Provenienza: Raffaello Valesio (FidoNet)
Data: 12/11/1992
Mia suocera (ex) lo fa ripieno: il ripieno si fa col fegato, un
po' di salciccia, ritagli di carne, uovo, pecorino, aglio,
erbette e pangrattato. Un po' come fare una tasca ripiena.
E dopo avergli riempito e cucito il pancino, lo mette a fare la nanna
in umido col pomodoro. Ricetta tradizionale lucana. Buono.
Anche il gatto (è d'accordo).
Mia madre lo fa, delizioso, stufato piano piano con poco vino bianco
e molte verdure (carota, cipolla, sedano) e quasi niente pomodoro,
un po' d'alloro e salvia. Lasciare il sugo brodoso (non deve assolutamente
rosolare), poi passare le verdure al setaccio e gustare il tutto.
Leggerissimo.
Ma non come il coniglio lesso, delicatissimo, ideale per
i dopobisboccia.

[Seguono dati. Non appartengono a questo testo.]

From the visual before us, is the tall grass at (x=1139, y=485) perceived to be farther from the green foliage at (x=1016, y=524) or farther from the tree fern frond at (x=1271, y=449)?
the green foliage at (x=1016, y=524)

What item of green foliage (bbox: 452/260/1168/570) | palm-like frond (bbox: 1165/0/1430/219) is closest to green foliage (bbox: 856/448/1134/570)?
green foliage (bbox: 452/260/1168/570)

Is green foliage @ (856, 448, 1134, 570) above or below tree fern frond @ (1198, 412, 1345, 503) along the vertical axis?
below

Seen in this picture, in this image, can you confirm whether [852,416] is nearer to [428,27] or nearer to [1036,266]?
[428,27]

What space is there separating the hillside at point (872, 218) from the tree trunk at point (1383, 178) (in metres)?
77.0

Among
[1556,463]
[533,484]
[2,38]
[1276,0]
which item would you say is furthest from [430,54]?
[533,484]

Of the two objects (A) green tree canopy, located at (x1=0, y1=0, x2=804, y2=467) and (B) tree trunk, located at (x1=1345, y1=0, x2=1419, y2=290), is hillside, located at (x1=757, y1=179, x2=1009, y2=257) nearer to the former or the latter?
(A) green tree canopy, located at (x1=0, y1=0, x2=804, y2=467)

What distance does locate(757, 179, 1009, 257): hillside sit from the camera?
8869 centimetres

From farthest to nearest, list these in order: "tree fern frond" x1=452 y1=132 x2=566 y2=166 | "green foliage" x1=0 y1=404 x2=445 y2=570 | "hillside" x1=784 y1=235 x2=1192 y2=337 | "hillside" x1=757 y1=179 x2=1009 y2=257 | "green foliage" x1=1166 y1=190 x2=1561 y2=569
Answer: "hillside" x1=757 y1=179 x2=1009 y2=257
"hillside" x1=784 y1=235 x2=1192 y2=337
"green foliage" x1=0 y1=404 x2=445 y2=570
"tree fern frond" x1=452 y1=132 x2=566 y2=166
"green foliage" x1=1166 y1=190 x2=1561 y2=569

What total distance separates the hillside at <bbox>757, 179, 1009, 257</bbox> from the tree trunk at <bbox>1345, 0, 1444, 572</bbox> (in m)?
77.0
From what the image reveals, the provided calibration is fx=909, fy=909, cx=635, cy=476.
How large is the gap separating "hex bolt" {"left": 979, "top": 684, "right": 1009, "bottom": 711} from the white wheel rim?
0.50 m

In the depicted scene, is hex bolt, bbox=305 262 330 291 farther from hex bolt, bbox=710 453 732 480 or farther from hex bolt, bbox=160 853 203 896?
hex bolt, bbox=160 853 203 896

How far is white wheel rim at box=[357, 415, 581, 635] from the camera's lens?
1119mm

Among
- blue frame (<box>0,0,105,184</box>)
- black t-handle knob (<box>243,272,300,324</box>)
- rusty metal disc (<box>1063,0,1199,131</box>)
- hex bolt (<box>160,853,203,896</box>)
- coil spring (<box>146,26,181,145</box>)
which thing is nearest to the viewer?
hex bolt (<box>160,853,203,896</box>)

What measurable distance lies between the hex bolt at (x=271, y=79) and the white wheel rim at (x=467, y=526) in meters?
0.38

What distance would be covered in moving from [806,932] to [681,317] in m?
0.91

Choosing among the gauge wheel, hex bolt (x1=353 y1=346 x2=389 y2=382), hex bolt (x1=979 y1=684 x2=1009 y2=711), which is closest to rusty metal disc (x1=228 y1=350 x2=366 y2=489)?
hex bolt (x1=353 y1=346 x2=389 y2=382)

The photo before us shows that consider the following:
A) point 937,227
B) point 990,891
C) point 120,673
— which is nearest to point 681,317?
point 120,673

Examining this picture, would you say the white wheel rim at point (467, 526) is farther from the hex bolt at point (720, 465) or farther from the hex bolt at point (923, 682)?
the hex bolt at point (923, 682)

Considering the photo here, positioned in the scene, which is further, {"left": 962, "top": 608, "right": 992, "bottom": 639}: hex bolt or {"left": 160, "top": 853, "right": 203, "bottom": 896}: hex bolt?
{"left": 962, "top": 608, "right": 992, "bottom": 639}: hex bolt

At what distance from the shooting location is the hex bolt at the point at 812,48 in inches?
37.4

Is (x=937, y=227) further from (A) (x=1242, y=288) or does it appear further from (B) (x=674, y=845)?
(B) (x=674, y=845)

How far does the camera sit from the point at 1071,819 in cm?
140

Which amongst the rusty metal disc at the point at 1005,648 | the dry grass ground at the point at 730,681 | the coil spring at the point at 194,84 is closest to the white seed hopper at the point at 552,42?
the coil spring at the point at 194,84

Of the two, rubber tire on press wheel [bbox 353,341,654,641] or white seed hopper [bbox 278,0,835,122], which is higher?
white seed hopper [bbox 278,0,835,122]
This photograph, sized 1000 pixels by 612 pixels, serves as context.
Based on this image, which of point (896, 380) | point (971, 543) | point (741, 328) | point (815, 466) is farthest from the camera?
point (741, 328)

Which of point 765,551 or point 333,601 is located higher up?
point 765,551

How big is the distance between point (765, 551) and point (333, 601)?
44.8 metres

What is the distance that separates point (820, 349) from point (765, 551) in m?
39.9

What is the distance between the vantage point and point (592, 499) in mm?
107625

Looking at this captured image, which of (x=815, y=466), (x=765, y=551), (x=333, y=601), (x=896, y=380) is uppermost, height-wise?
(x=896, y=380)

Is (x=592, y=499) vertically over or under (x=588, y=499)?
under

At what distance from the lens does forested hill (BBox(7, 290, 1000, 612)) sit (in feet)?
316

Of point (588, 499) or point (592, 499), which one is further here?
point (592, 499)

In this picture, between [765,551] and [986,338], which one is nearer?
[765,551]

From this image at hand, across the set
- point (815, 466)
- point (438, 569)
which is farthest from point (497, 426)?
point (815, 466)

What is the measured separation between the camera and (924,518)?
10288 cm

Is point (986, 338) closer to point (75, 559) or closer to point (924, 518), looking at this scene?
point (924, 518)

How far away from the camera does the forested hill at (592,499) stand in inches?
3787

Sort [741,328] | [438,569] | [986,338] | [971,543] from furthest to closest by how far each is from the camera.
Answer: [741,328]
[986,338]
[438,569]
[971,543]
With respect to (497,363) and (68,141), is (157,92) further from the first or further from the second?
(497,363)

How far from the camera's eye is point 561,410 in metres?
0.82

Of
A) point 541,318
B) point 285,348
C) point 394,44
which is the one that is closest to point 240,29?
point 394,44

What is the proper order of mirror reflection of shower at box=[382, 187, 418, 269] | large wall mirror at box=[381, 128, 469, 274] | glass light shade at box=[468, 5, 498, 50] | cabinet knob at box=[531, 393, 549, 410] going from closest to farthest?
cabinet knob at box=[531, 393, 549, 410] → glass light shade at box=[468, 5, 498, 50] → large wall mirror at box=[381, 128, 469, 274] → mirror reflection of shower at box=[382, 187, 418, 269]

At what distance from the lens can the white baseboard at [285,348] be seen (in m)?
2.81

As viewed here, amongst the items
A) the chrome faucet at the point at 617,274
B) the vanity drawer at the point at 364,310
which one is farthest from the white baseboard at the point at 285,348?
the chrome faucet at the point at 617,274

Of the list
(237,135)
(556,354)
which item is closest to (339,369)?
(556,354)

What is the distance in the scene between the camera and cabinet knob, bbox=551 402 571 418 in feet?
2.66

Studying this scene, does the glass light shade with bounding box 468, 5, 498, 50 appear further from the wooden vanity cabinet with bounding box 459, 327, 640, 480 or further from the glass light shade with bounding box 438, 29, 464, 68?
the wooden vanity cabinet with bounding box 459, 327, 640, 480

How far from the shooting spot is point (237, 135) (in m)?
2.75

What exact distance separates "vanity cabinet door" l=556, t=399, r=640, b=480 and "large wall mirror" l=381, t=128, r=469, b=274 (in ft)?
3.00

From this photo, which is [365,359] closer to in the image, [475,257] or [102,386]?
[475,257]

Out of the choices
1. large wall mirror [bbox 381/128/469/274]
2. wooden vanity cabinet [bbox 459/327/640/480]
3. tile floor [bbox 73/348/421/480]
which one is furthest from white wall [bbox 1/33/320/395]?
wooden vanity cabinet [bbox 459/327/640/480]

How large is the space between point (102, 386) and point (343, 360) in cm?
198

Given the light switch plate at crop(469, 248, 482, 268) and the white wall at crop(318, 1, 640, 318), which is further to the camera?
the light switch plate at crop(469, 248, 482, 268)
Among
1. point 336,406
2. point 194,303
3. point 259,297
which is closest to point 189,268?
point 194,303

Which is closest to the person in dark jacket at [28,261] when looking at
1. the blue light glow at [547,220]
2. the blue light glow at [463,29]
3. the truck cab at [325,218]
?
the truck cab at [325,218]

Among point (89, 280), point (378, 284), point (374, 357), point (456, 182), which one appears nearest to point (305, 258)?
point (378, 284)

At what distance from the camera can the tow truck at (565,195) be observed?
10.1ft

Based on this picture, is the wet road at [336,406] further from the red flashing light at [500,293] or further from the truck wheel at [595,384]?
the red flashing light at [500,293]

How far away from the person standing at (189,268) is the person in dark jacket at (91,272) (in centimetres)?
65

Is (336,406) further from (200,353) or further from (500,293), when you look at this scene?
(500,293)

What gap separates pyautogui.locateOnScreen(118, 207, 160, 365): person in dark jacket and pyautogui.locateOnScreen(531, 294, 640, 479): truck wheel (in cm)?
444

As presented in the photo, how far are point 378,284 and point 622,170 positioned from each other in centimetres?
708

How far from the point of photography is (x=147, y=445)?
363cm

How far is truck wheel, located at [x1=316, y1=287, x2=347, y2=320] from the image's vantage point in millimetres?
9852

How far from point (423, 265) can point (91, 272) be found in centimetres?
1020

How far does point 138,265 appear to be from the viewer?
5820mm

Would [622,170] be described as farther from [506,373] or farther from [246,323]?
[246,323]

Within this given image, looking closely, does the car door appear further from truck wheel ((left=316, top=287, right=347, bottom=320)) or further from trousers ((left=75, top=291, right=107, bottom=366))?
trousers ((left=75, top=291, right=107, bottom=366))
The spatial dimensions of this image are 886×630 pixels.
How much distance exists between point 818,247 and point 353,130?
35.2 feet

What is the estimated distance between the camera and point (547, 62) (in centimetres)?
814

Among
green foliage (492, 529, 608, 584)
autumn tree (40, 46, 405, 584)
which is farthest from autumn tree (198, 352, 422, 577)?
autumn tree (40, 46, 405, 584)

Semplicemente lessato in un buon brodo
di verdure ben profumato. Buttarlo nel brodo gia' caldo.
Viene un brodo leggero e profumato, un lesso ottimo con
un po' di maionese o olio e limone.
Okkio a non cuocerlo troppo senno' diventa stopposo.
Quello che avanza lo metti, spolpato, sott'olio con poco tonno
un po' d'aglio e sottaceti (pochini). Ottimo antipastino
da tenere in frigo.Qui in Piemonte lo chiamano Tonno di
coniglio, e l'ho assaggiato nell'Astigiano.